▶ **WHAT NEEDS TO BE DONE**
Retype the entries below exactly, and keep every picture out of your version.

---

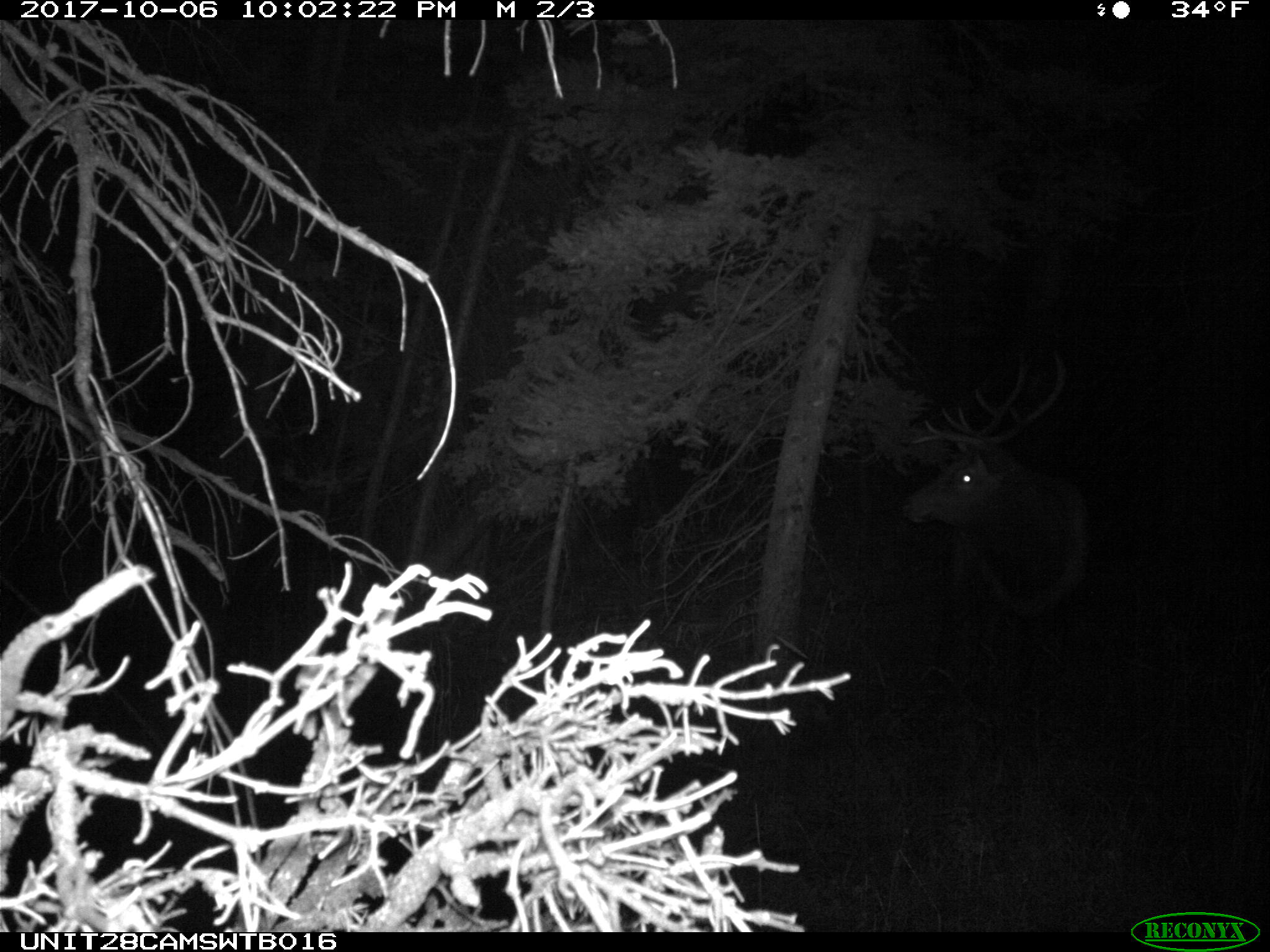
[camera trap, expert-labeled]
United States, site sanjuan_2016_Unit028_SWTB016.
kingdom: Animalia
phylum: Chordata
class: Mammalia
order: Artiodactyla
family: Cervidae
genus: Cervus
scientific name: Cervus elaphus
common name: red deer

---

▶ **COMPLETED TASK**
[camera trap, expert-labeled]
United States, site sanjuan_2016_Unit028_SWTB016.
kingdom: Animalia
phylum: Chordata
class: Mammalia
order: Artiodactyla
family: Cervidae
genus: Cervus
scientific name: Cervus elaphus
common name: red deer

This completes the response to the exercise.